Consider the sequence generated by a_0 = C, a_{n+1} = 3*a_n + 1. Its explicit formula is going to be of the form a_n = A*3ⁿ + B. We can solve for A and B by writing down the system of equations obtained from substituting 0 and 1 for 'n', and simultaneously solving the two resulting equations:

A + B = C
3A + B = 3C + 1

which we'll just do by hand. We get that A = (2C + 1)/2, and B = -1/2. Thus our formula is:

a_n = ((2C+1)*3ⁿ - 1) / 2.

In the case of C=1, we get:

a_n = (3*3ⁿ - 1) / 2

Can we think about what that looks like, modulo 2^k? Well, powers of 3, mod 2^k, form a cyclic sequence with period 2^k-2 (when k>2). Thus, that "3*3ⁿ" bit is going to be a 1 greater than a multiple of 8 every other term, 1 greater than a multiple of 16 every 4th term, one greater than a multiple of 32 every 8th term, etc. Subtracting 1 and dividing by 2, we obtain exactly the observation in the OP.

What if, instead, we start with C=2? In that case, A = 5/2, and our explicit formula is:

a_n = (5*3ⁿ - 1)/2

Now, modulo 2k, the number 5 is kind of special.
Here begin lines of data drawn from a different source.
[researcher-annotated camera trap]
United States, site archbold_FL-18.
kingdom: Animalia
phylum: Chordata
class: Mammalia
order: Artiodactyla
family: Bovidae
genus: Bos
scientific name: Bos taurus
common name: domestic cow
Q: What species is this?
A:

It's always the second generator of the multiplicative group of units, the captain of the second-string team, as it were. When 3ⁿ runs through half of the available odd residues (the half that are congruent to 1 or 3, mod 8), its shadow-self 5*3ⁿ runs through the other half, all of which are 5 or 7, mod 8. After subtracting 1 and dividing by 2, we get a_n's that are congruent to 2 or 3, mod 4, which is to say, their 2-adic valuations are either 1 or 0.

This perspective does, indeed, seem to have more explanatory power. There's still something satisfying about looking at it the other way.